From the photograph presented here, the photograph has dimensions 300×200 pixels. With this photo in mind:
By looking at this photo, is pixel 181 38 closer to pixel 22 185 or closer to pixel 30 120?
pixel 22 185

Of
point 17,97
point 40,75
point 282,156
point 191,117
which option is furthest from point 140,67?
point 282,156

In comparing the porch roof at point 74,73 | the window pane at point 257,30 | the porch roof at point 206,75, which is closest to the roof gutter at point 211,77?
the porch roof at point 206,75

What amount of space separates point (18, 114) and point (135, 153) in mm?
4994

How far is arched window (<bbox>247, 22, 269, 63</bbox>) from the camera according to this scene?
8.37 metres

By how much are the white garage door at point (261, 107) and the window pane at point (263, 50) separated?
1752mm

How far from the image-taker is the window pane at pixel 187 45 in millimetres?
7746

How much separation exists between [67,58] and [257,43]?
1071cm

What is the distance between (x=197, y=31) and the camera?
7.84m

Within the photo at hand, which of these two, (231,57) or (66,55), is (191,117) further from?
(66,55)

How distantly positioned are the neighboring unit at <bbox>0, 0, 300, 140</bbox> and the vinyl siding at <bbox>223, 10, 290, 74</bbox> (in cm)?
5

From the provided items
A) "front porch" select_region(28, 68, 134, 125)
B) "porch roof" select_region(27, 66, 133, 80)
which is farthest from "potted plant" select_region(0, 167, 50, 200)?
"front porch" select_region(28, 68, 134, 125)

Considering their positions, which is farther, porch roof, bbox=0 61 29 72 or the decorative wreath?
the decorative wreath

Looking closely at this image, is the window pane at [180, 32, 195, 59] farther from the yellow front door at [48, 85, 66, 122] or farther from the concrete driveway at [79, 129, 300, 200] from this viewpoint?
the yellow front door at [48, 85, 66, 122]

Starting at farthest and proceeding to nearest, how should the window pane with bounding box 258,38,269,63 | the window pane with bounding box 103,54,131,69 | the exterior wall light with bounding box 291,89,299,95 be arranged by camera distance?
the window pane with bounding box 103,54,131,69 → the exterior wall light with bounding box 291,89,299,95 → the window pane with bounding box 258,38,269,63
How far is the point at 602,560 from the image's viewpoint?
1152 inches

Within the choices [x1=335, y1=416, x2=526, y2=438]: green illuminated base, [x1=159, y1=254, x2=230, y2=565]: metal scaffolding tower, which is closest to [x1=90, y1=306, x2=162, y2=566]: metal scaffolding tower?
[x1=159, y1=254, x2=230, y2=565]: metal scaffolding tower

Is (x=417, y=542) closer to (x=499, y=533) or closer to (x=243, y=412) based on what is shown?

*What is expected:*
Please copy out the listing word for word, beginning at the line that contains "From the provided items" and continuing through the last line of the listing.

*Answer below:*
From the provided items
A) "front porch" select_region(28, 68, 134, 125)
B) "porch roof" select_region(27, 66, 133, 80)
which is farthest from "potted plant" select_region(0, 167, 50, 200)?
"front porch" select_region(28, 68, 134, 125)

Considering their positions, which is farther, porch roof, bbox=0 61 29 72 or the decorative wreath?
the decorative wreath

Looking closely at this image, is the window pane at [180, 32, 195, 59] farther from the yellow front door at [48, 85, 66, 122] or farther from the concrete driveway at [79, 129, 300, 200] from this viewpoint?
the yellow front door at [48, 85, 66, 122]

Starting at farthest and proceeding to nearest, how should the window pane with bounding box 258,38,269,63 | the window pane with bounding box 103,54,131,69 | the exterior wall light with bounding box 291,89,299,95 be arranged by camera distance?
the window pane with bounding box 103,54,131,69 → the exterior wall light with bounding box 291,89,299,95 → the window pane with bounding box 258,38,269,63
How far is the point at 602,560 from the image's viewpoint?
1152 inches

Within the choices [x1=335, y1=416, x2=526, y2=438]: green illuminated base, [x1=159, y1=254, x2=230, y2=565]: metal scaffolding tower, which is closest to [x1=90, y1=306, x2=162, y2=566]: metal scaffolding tower?
[x1=159, y1=254, x2=230, y2=565]: metal scaffolding tower

Is (x=417, y=542) closer to (x=499, y=533) or closer to (x=243, y=412) based on what is shown?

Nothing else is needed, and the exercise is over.